Tuesday, 7 September 2010

DVD Review: Frozen

Starring: Emma Bell, Shawn Ashmore, Kevin Zegers

Directed by: Adam Green

Plot: Three friends find themselves trapped upon a chairlift at a renowned ski resort. With everybody unaware of their whereabouts and the ski resort closed until the following week, the three must chose to either stay put and inevitably freeze to death, or make potentially life-threatening decisions and find a way off.

Featured at multiple horrorfests around the globe, Adam Green (breaking his way into the limelight in 2006 with the horror homage Hatchet) writes and directs his latest, Frozen. With a magnitude of followers after his breakout feature, he makes a swift turn from full blown horror to something a little more chilled.

Opening the feature with an introduction to our trio of characters, Green stabilizes their friendship with hammy dialogue and forced acting, hardly setting the scene for a film that attempts to surpass his previous. While quirky in places, their quarrelesome attitudes are simply charmless. Thankfully, once stranded over the mountains, Green's pace and idealistic behaviour towards the perfect set-up falls into place.

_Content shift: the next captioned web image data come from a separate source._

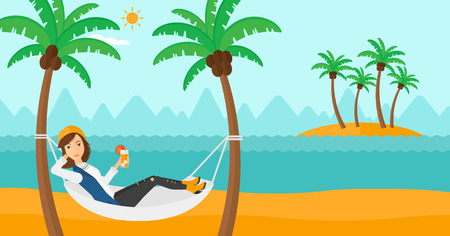 A woman chilling in hammock on the beach with a cocktail in a hand vector flat design illustration. Horizontal layout.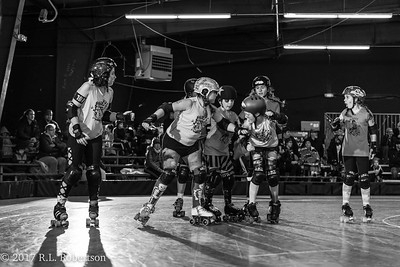 Acid Pops vs  Orange Crush (Tootsy Rollers - Positional Derby)-26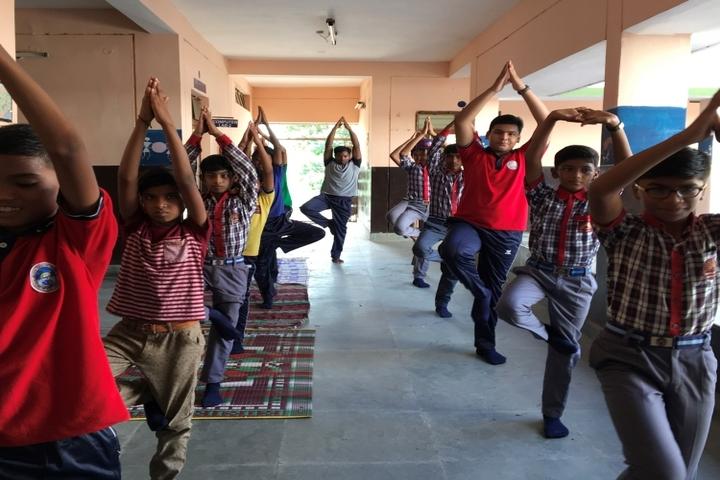 Kendriya Vidyalaya Dantewada-Yoga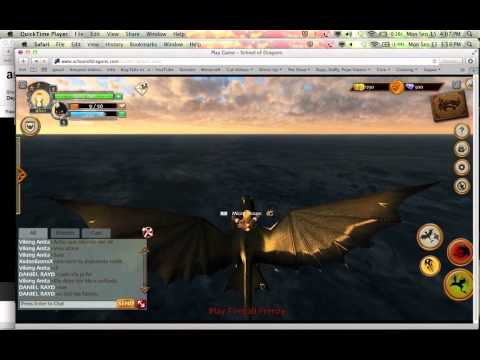 How to train your dragon First flight scene In school of dragons 2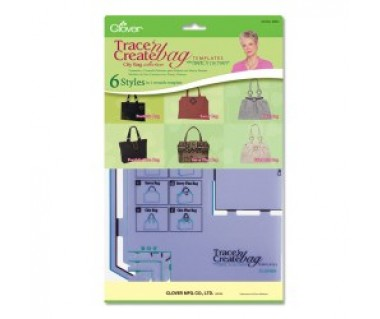 Trace 'n Create Bag Templates City Bag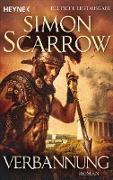 Cover-Bild zu Scarrow, Simon: Verbannung (eBook)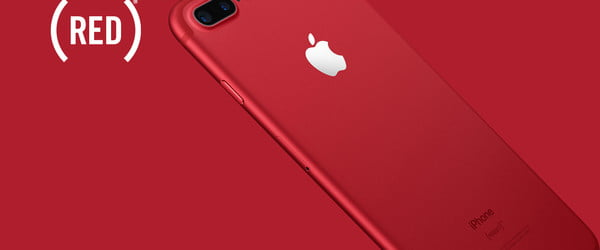 iphone  red rojo sida hero large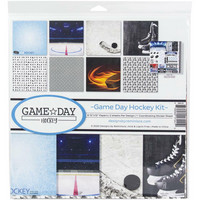Reminisce - Game Day Hockey, Collection Pack 12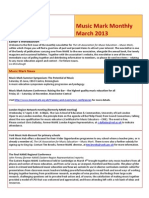 Music Mark Newsletter March 2013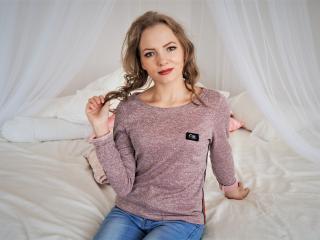 Sexet profilfoto af model Kolem, til meget hot live show webcam!
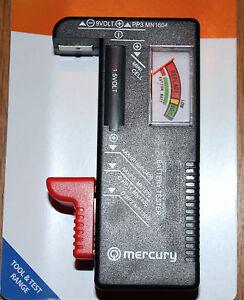 Universal-Battery-Tester-For-AAA-AA-C-D-9vlt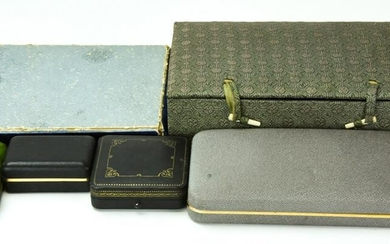 Collection Of Antique 19th & 20th C Jewelry Boxes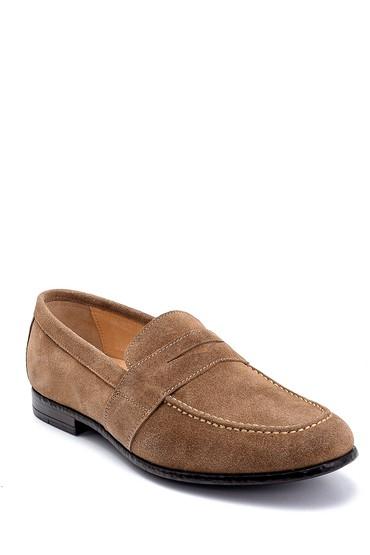 Bej Erkek Deri Süet Klasik Loafer 5638253898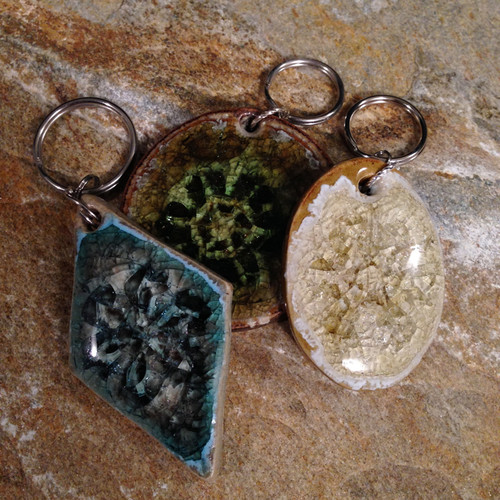 Recycled Glass Keychains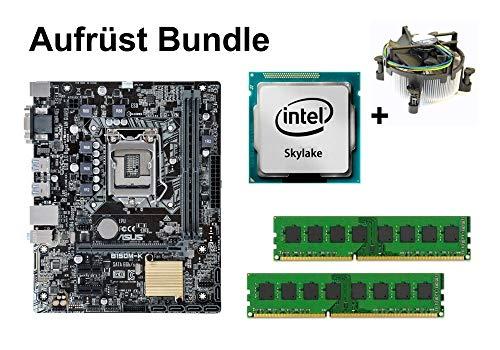 Aufrüst Bundle - ASUS B150M-K + Intel Core i5-6600K + 32GB RAM #112952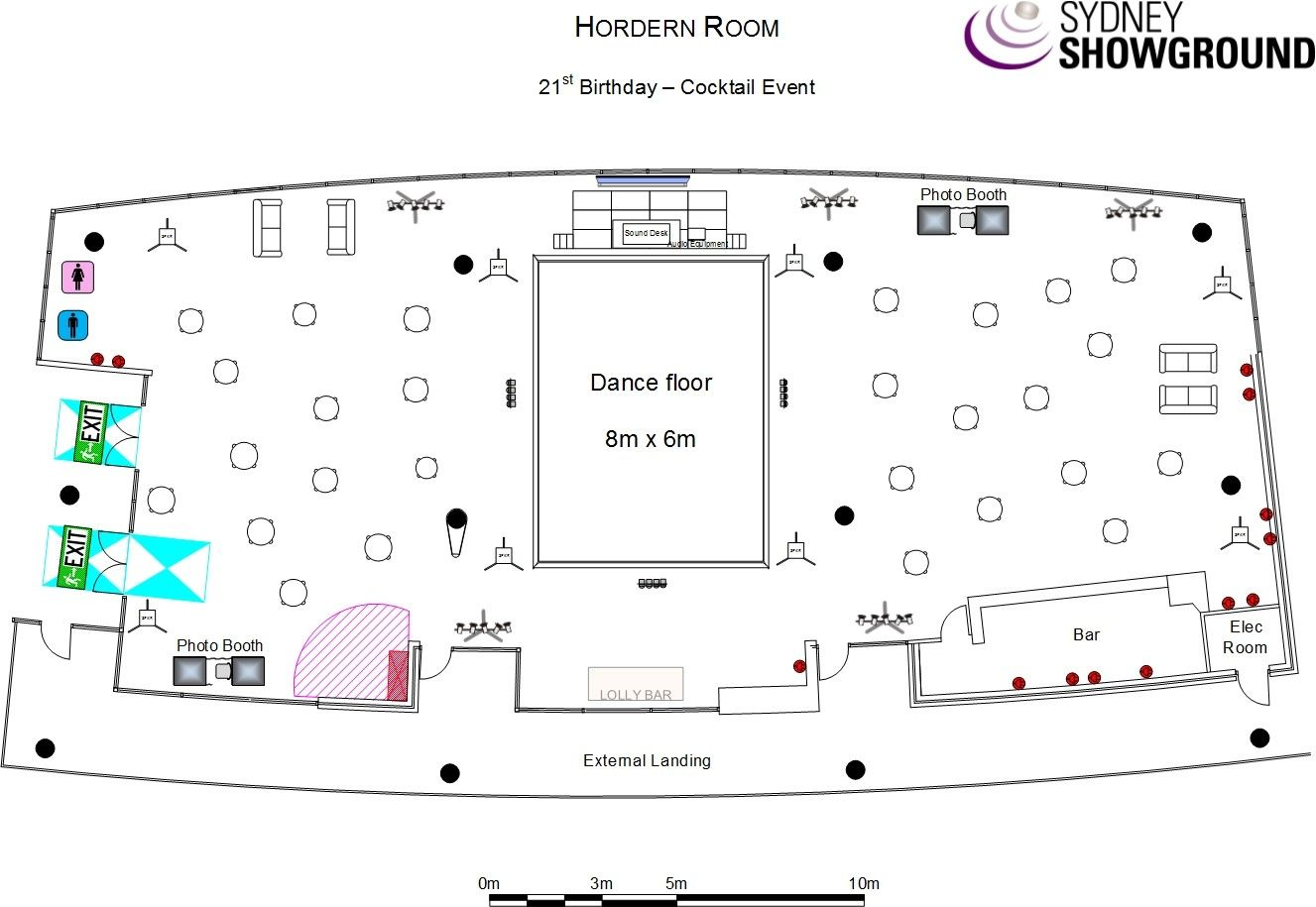 Hordorn Room Coctail Event Event Layout Birthday Cocktails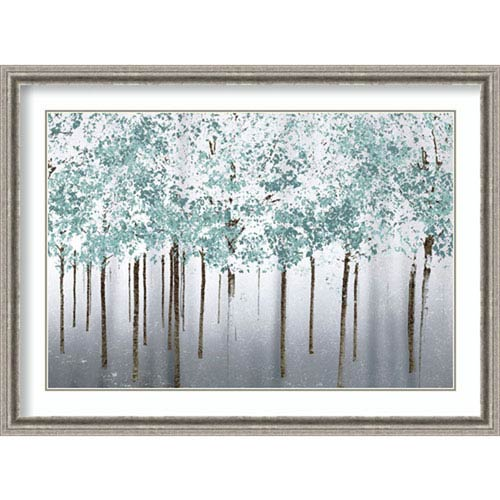 Into the Woods by Marvin Pelkey: 43 x 32-Inch Framed Art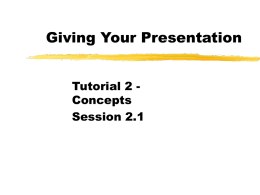 Tutorial2a3-concepts.ppt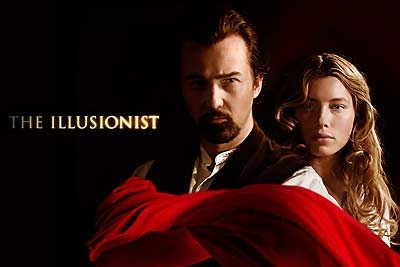I found Edward Norton very believable as the magician in this excellent film.Music, Movie'S Stars, Favorite Movies Mus, Movie Stars, Stars Movie, Film Favorite, Excel Film, Movie Online, The Illusionist Movie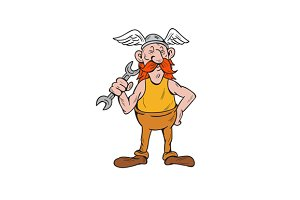 Viking Repairman Standing Spanner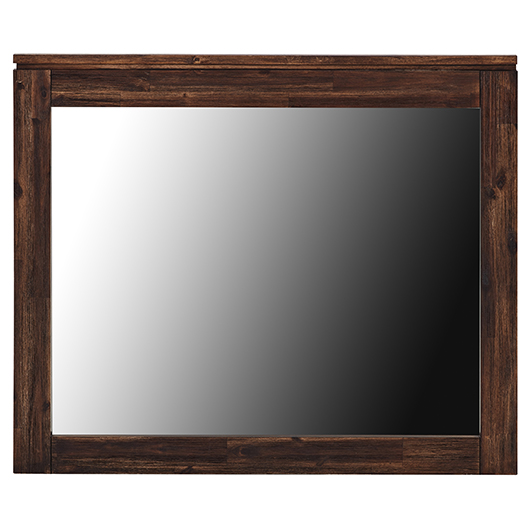 miroir tanguay. Black Bedroom Furniture Sets. Home Design Ideas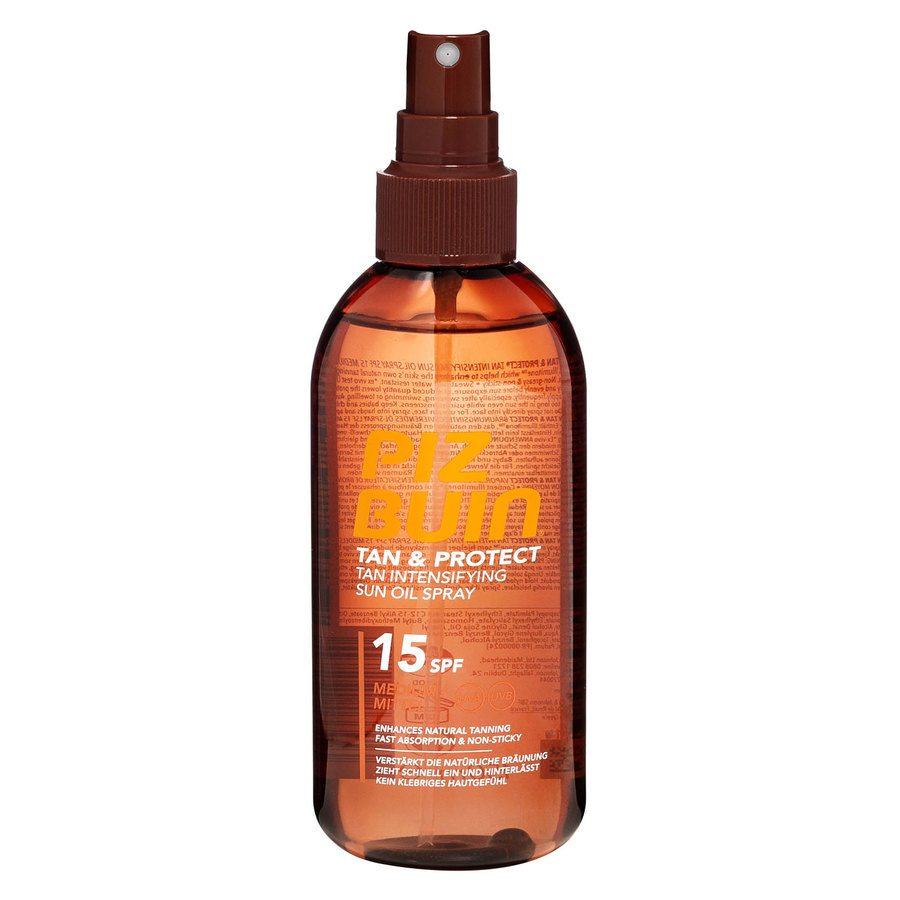 Piz Buin Tan & Protect Dry Oil (150 ml)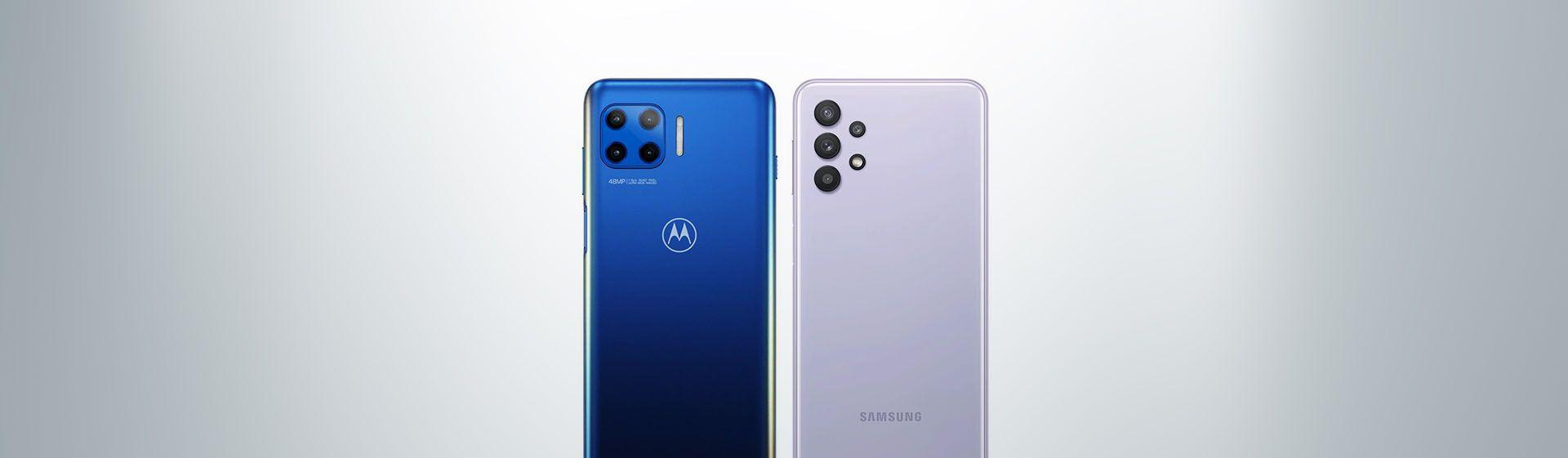 Moto G 5G Plus vs Galaxy A32 5G: comparamos o Motorola e o Samsung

The two settings in which all characters' attitudes seem to be placed on - bickering and whining - are understandable under the obvious circumstances, with Green's writing exuding sheer professionalism when it's focused on elements gearing towards terror. Racketing the tension in by the buckets, scenes upon the chairlift are instantly nail-biting, successfully building up each unfortunate move with a concentrated, and agonizing, intensity.

The claustrophobic and incredibly harsh, frosty setting works tremendously with the film Green has written, but everything would have undoubtedly fallen into shit creak without the likes of the film's stars. Putting aside familiar faces Kevin Zegers and X-Men's Shawn Ashmore, the true talent is partial newcomer Emma Bell - whose fame will undoubtedly come in the next Final Destination installment. At first, predictably written, but somewhat grows due to the tragedy her character is succumbed to. Distressing and at times horrendous, a balance is made with the ill-fated getaway and the grim, relentless surroundings itself, with the warmth between the remaining characters proving some of the most memorable scenes.

Similarities can be made with shark flick Open Water, a fellow horror that looked more docu-dreadful than docu-horror. Delightfully straying from its faults, Frozen tends to thrive as a character-driven thriller, with Bell's especially becoming all the more relatable.

Despite failing to surpass his previous entry, Green's attempt won't go unnoticed. An unrelenting, chilling and ferociously terrifying survival horror that essentially works as a sadistic sister act to Hatchet.


Frozen is released theatrically in the UK September 24th, and on DVD/Blu-ray in the US September 28th.